• _REQUIRED WORK_: An exact reprint of the listing is required, with no pictures included.

• _GIVEN INFORMATION_:
▬▬▬

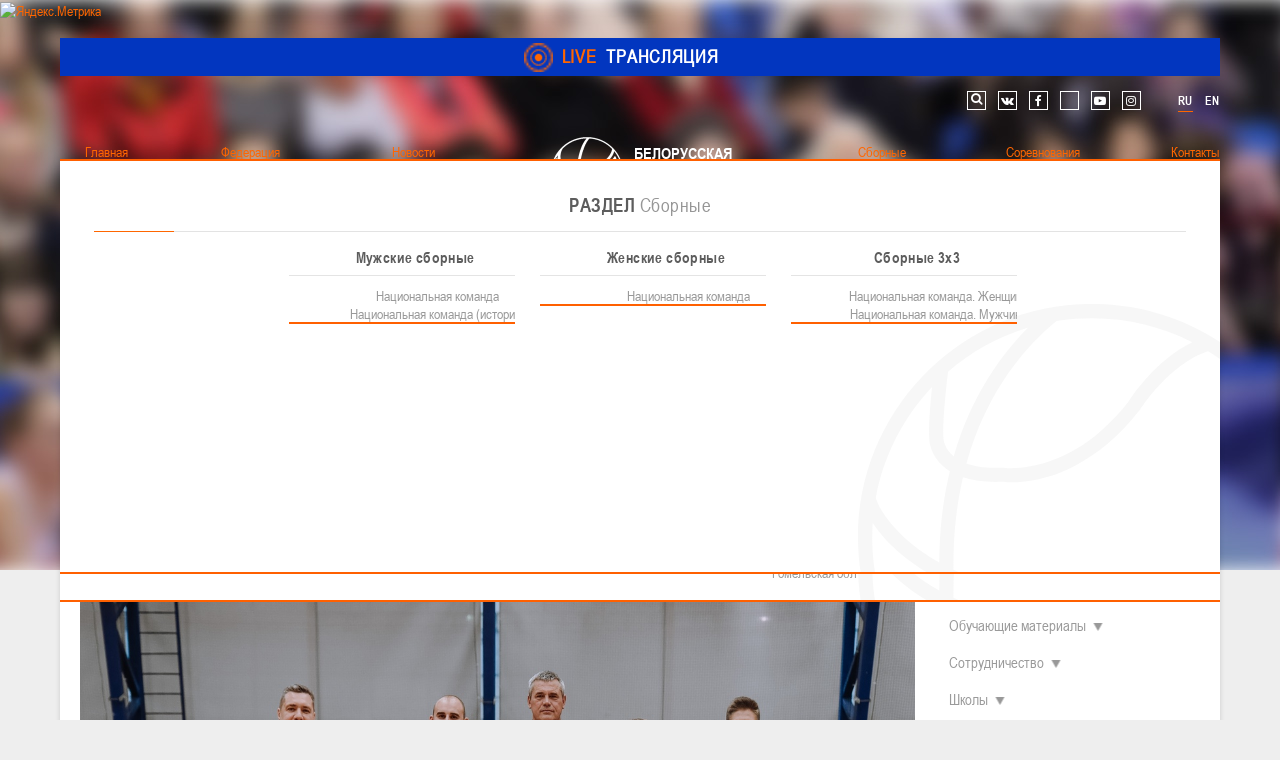

--- FILE ---
content_type: image/svg+xml
request_url: https://belarus.basketball/templates/bbf/images/bgs/BBF.svg
body_size: 748
content:
<?xml version="1.0" encoding="utf-8"?>
<!-- Generator: Adobe Illustrator 14.0.0, SVG Export Plug-In . SVG Version: 6.00 Build 43363)  -->
<!DOCTYPE svg PUBLIC "-//W3C//DTD SVG 1.1//EN" "http://www.w3.org/Graphics/SVG/1.1/DTD/svg11.dtd">
<svg version="1.1" id="Layer_1" xmlns="http://www.w3.org/2000/svg" xmlns:xlink="http://www.w3.org/1999/xlink" x="0px" y="0px"
	 width="155px" height="66px" viewBox="0 0 155 66" enable-background="new 0 0 155 66" xml:space="preserve">
<g>
	<g>
		<path fill="#FFFFFF" d="M88.074,31.347c0,0,5.098-2.131,5.098-11.657c0,0,0.669-11.836-7.604-13.564H68.27v54.374h16.044
			c0,0,10.061-1.576,9.98-12.105v-7.396C94.295,40.998,94.091,33.352,88.074,31.347z M76.254,17.141h6.936
			c2.466,2.131,2.09,5.056,2.09,5.056c0,5.139-3.259,5.766-3.259,5.766h-5.767V17.141z M83.231,49.187h-6.977v-11.99h6.936
			c3.635,1.755,3.092,5.995,3.092,5.995C86.533,48.227,83.231,49.187,83.231,49.187z"/>
	</g>
	<g>
		<path fill="#FFFFFF" d="M114.101,31.347c0,0,5.097-2.131,5.097-11.657c0,0,0.668-11.836-7.604-13.564H94.295v54.374h16.045
			c0,0,10.061-1.576,9.979-12.105v-7.396C120.319,40.998,120.116,33.352,114.101,31.347z M102.279,17.141h6.936
			c2.466,2.131,2.09,5.056,2.09,5.056c0,5.139-3.259,5.766-3.259,5.766h-5.767V17.141z M109.258,49.187h-6.979v-11.99h6.936
			c3.636,1.755,3.092,5.995,3.092,5.995C112.559,48.227,109.258,49.187,109.258,49.187z"/>
	</g>
	<g>
		<polygon fill="#FFFFFF" points="143.355,17.183 143.355,6.125 142.308,6.125 125.222,6.125 121.386,6.125 121.386,60.499 
			126.393,60.499 129.126,60.499 129.441,60.499 129.441,39.16 141.35,39.16 141.35,38.638 141.446,38.638 141.446,28.634 
			129.441,28.634 129.441,17.183 		"/>
	</g>
</g>
<g>
	<path fill="#0F8843" d="M50.902,5.508"/>
</g>
<g>
	<path fill="none" d="M50.902,5.508"/>
</g>
<g>
	<path fill="none" d="M50.902,5.508"/>
</g>
<g>
	<path fill="none" d="M50.902,5.508"/>
</g>
<g>
	<polygon fill="#FFFFFF" points="155.007,64.729 41.159,64.729 41.159,63.727 154.004,63.727 154.004,2.82 43.342,2.82 
		43.342,1.817 155.007,1.817 155.007,64.729 	"/>
</g>
</svg>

▬▬▬

• _SOLUTION BELOW_:
--- FILE ---
content_type: image/svg+xml
request_url: https://belarus.basketball/templates/bbf/images/bgs/BBF.svg
body_size: 748
content:
<?xml version="1.0" encoding="utf-8"?>
<!-- Generator: Adobe Illustrator 14.0.0, SVG Export Plug-In . SVG Version: 6.00 Build 43363)  -->
<!DOCTYPE svg PUBLIC "-//W3C//DTD SVG 1.1//EN" "http://www.w3.org/Graphics/SVG/1.1/DTD/svg11.dtd">
<svg version="1.1" id="Layer_1" xmlns="http://www.w3.org/2000/svg" xmlns:xlink="http://www.w3.org/1999/xlink" x="0px" y="0px"
	 width="155px" height="66px" viewBox="0 0 155 66" enable-background="new 0 0 155 66" xml:space="preserve">
<g>
	<g>
		<path fill="#FFFFFF" d="M88.074,31.347c0,0,5.098-2.131,5.098-11.657c0,0,0.669-11.836-7.604-13.564H68.27v54.374h16.044
			c0,0,10.061-1.576,9.98-12.105v-7.396C94.295,40.998,94.091,33.352,88.074,31.347z M76.254,17.141h6.936
			c2.466,2.131,2.09,5.056,2.09,5.056c0,5.139-3.259,5.766-3.259,5.766h-5.767V17.141z M83.231,49.187h-6.977v-11.99h6.936
			c3.635,1.755,3.092,5.995,3.092,5.995C86.533,48.227,83.231,49.187,83.231,49.187z"/>
	</g>
	<g>
		<path fill="#FFFFFF" d="M114.101,31.347c0,0,5.097-2.131,5.097-11.657c0,0,0.668-11.836-7.604-13.564H94.295v54.374h16.045
			c0,0,10.061-1.576,9.979-12.105v-7.396C120.319,40.998,120.116,33.352,114.101,31.347z M102.279,17.141h6.936
			c2.466,2.131,2.09,5.056,2.09,5.056c0,5.139-3.259,5.766-3.259,5.766h-5.767V17.141z M109.258,49.187h-6.979v-11.99h6.936
			c3.636,1.755,3.092,5.995,3.092,5.995C112.559,48.227,109.258,49.187,109.258,49.187z"/>
	</g>
	<g>
		<polygon fill="#FFFFFF" points="143.355,17.183 143.355,6.125 142.308,6.125 125.222,6.125 121.386,6.125 121.386,60.499 
			126.393,60.499 129.126,60.499 129.441,60.499 129.441,39.16 141.35,39.16 141.35,38.638 141.446,38.638 141.446,28.634 
			129.441,28.634 129.441,17.183 		"/>
	</g>
</g>
<g>
	<path fill="#0F8843" d="M50.902,5.508"/>
</g>
<g>
	<path fill="none" d="M50.902,5.508"/>
</g>
<g>
	<path fill="none" d="M50.902,5.508"/>
</g>
<g>
	<path fill="none" d="M50.902,5.508"/>
</g>
<g>
	<polygon fill="#FFFFFF" points="155.007,64.729 41.159,64.729 41.159,63.727 154.004,63.727 154.004,2.82 43.342,2.82 
		43.342,1.817 155.007,1.817 155.007,64.729 	"/>
</g>
</svg>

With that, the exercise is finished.